Reader Review: Reading non-fiction can be just as entertaining as fiction.
Title: The Immortal Life of Henrietta Lacks
Author: Rebecca Skloot
Version: Paperback
Genre: Nonfiction
Publisher: Crown Publishing
Reviewer: Stewart
The Immortal Life of Henrietta Lacks is a nonfiction book that engages the reader as grippingly as a good novel. Skloot was sixteen when she heard about HeLa cells, which in 1951 had been grown from the cancer of a woman named Henrietta Lacks. The cells had the unexplained ability to replicate in tissue culture “forever,” and they provided the basis for thousands of important scientific studies during the following decades. Yet nothing was known of Henrietta Lacks. This story stayed with Skloot through college and graduate school and led to her 10-year research for this book–the story not only of Henrietta and her family, but also of the doctors who treated her, the scientists who developed and used her cells, the journalists who, during the 1970’s, sensationalized her story without regard to the privacy or feelings of the family, and the impact of all of this on family members.

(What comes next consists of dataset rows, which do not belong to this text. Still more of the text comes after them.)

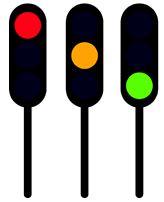 smokefree-trafficlights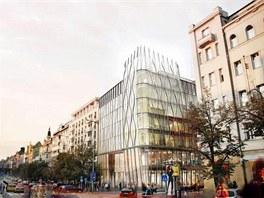 Takto by měl vypadat nový dům na rohu Václavského náměstí a Opletalovy ulice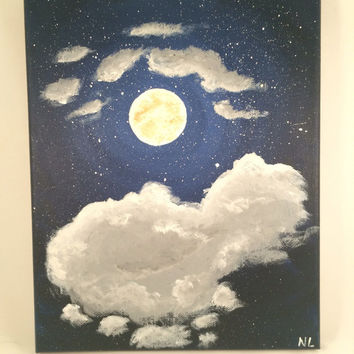 Cloud Moon & Stars, Original Acrylic Canvas Painting, Impressionist Night Sky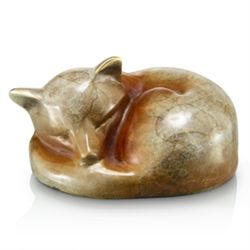 Sleeping Fox Bronze Sculpture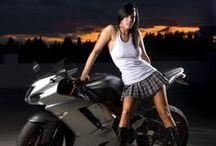 • Motorcycle Girls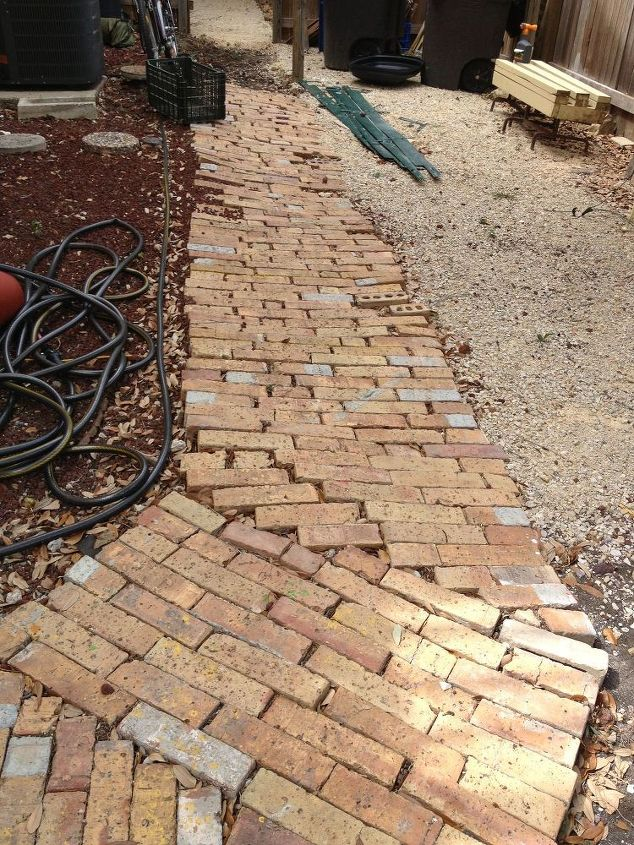 from a tired ole looking yard island to a patio, concrete masonry, gardening, outdoor living, patio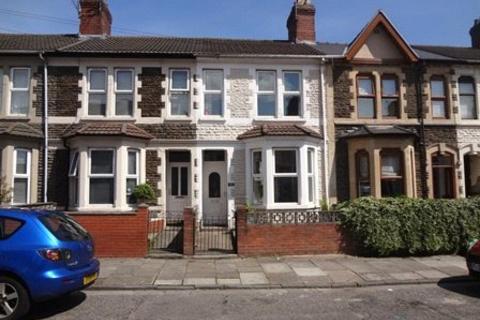 3 bedroom terraced house to rent - Moorland Road, Splott, Cardiff, CF24
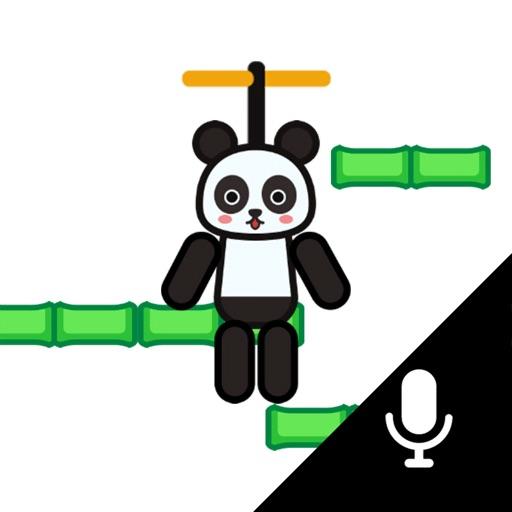 Flying panda-Voice control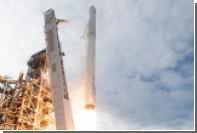Африка пополнилась космической державой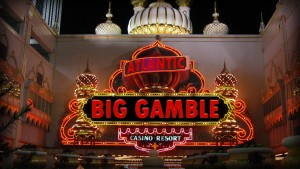 BIG GAMBLE_Monitor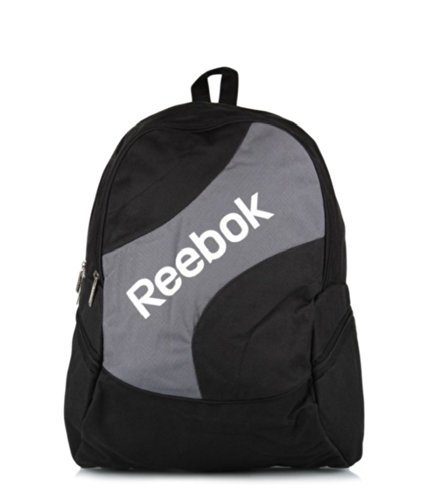 Reebok Sport di BP Back Pack zaino borsa sportiva outdoor escursioni, k35910, colore: nero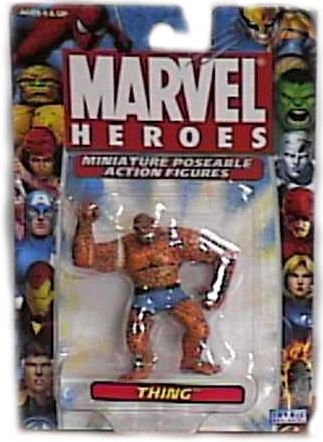 Marvel Heroes Miniature Poseable Thing Action Figure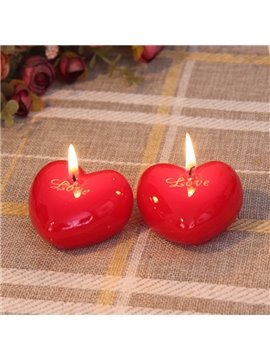Romantic Heart-Shaped 1-Set Candles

Henrietta and her family were poor and black, deprived of education, work, and other opportunities in Baltimore, where Jim Crow in the 1950’s was still strong. Most hospitals did not offer care to black patients, and Henrietta received “charity” care in the “colored” sections of the Johns Hopkins Hospital. Medical care was primitive by today’s standards and medical research was even more so. Communication between doctors and patients was governed by the notion that the all-powerful doctor was obliged to tell patients only what he felt was in the patient’s interest. “Informed consent” did not cross the minds of early clinical researchers, who conducted many potentially harmful studies on patients without their knowledge. Henrietta received standard radiation treatment (with severe side effects) and died 6 months after her diagnosis. Her medical care was not unusual; it was an example of how bad care was for everyone, especially poor people.

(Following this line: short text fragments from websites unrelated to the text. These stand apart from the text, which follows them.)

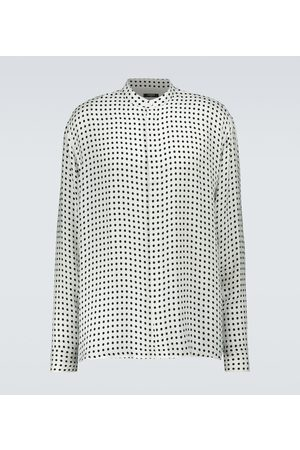 Balmain Long-sleeved printed shirt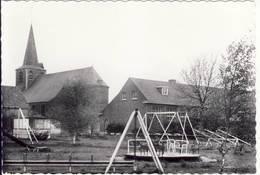Zoerle-Parwijs Westerlo Speeltuin En Meisjesschool - Westerlo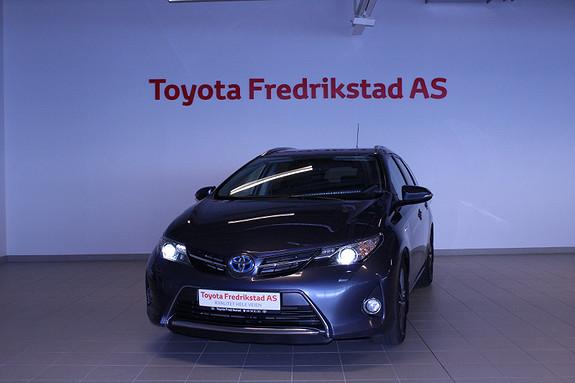Toyota Auris Touring Sports 1,8 Hybrid Active+  2014, 106530 km, kr 169000,-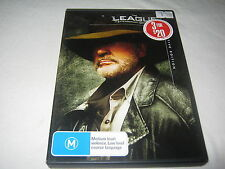 The League of Extraordinary Gentlemen - 2 Disc Definitive Edition - DVD - R4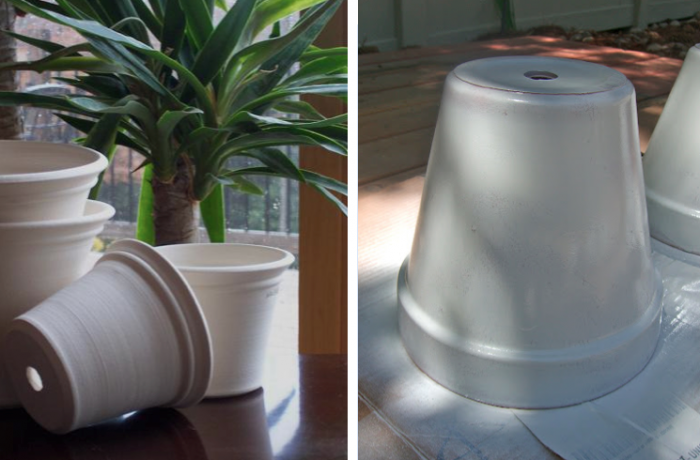 700_diy-white-painted-pots-side-by-side
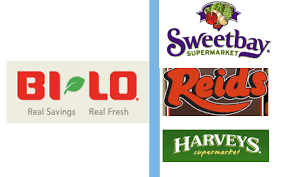 bi lo merger buying harveys sweetbay reids southern savers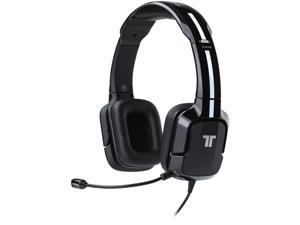 TRITTON Kunai TRI903590002/02/1 3.5mm Connector Supra-aural Stereo Gaming Headset for Xbox 360 , PlayStation3, Wii U, PC/Mac, ...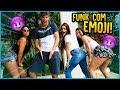 5 MENINOS VS 5 MENINAS: FUNK COM EMOJI!! [ REZENDE EVIL ]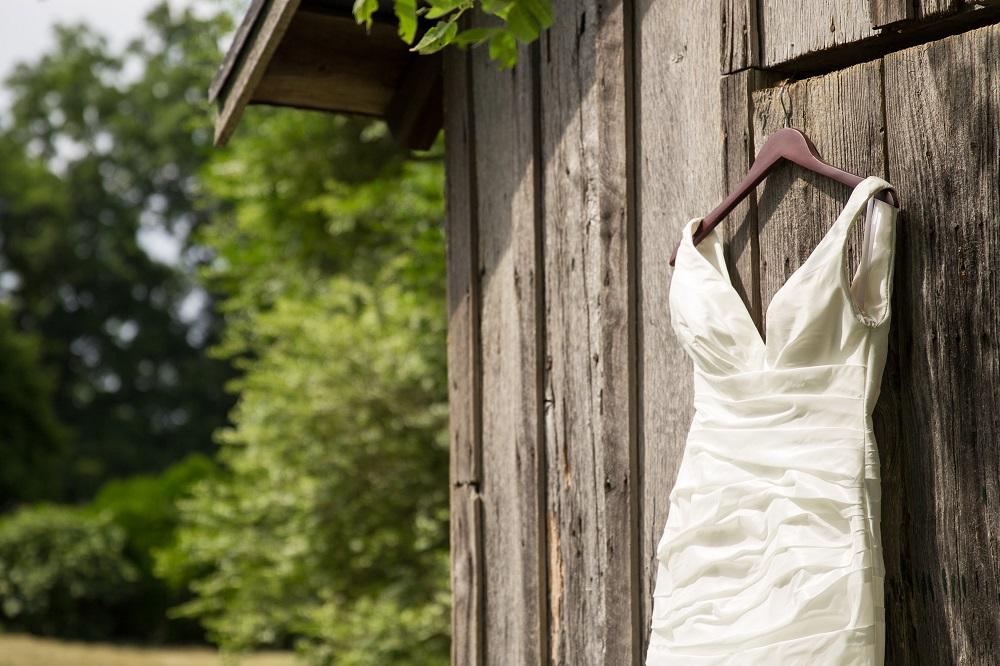 Wedding dress hanging at Mountain Run Winery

But Skloot doesn’t stop there. She describes medical progress (through the lens of HeLa cellular research) during the following years, as well as the efforts to improve communication with patients and their families, including Henrietta’s family.
The stories are complicated, but Skloot writes with feeling and an eye for detail that keeps the different narratives lively and connected. For me the book was a page-turner.
WD’s Editorial Tip: This is a good example of a nice balance of medical research and storyline so the reader learns about the topic at hand, but can also take away the hard lessons learned about the people in the story.